▸ REQUIRED TASK
Extract each line of the material that follows exactly and omit its pictures.

[Spatial data with pictures]
########

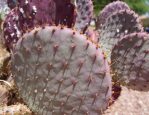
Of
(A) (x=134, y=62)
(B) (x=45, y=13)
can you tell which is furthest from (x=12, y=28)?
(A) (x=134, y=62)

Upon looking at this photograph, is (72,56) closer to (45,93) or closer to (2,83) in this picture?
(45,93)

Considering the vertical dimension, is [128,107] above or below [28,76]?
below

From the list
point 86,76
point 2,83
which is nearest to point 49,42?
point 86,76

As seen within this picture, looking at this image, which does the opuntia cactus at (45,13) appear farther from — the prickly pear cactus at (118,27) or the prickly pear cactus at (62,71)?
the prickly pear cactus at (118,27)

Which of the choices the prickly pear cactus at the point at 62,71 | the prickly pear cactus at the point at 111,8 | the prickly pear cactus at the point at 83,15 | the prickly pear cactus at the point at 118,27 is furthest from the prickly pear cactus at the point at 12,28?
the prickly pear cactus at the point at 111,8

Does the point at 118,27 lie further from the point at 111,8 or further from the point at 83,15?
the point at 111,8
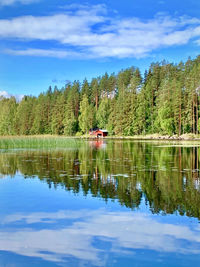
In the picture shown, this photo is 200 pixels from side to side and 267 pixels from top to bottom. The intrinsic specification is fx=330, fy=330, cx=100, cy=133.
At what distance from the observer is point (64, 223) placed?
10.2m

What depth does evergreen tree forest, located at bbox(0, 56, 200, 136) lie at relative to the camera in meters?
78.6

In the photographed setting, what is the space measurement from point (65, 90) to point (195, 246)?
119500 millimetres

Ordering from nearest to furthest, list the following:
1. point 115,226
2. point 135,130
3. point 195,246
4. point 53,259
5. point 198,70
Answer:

########

▸ WRITTEN SOLUTION
Of
(A) (x=134, y=62)
(B) (x=45, y=13)
can you tell which is furthest from (x=12, y=28)?
(A) (x=134, y=62)

Upon looking at this photograph, is (72,56) closer to (45,93) or closer to (2,83) in this picture?
(45,93)

Considering the vertical dimension, is [128,107] above or below [28,76]?
below

From the list
point 86,76
point 2,83
which is nearest to point 49,42?
point 86,76

As seen within this picture, looking at this image, which does the opuntia cactus at (45,13) appear farther from — the prickly pear cactus at (118,27) or the prickly pear cactus at (62,71)?
the prickly pear cactus at (118,27)

Which of the choices the prickly pear cactus at the point at 62,71 | the prickly pear cactus at the point at 111,8 | the prickly pear cactus at the point at 83,15 | the prickly pear cactus at the point at 118,27 is furthest from the prickly pear cactus at the point at 12,28?
the prickly pear cactus at the point at 111,8

Does the point at 118,27 lie further from the point at 111,8 or further from the point at 83,15?
the point at 111,8
In the picture shown, this photo is 200 pixels from side to side and 267 pixels from top to bottom. The intrinsic specification is fx=330, fy=330, cx=100, cy=133.
At what distance from the observer is point (64, 223) placed?
10.2m

What depth does evergreen tree forest, located at bbox(0, 56, 200, 136) lie at relative to the camera in meters?
78.6

In the photographed setting, what is the space measurement from point (65, 90) to point (195, 246)?
119500 millimetres

Ordering from nearest to furthest, list the following:
1. point 115,226
2. point 135,130
3. point 195,246
4. point 53,259
5. point 198,70
Answer:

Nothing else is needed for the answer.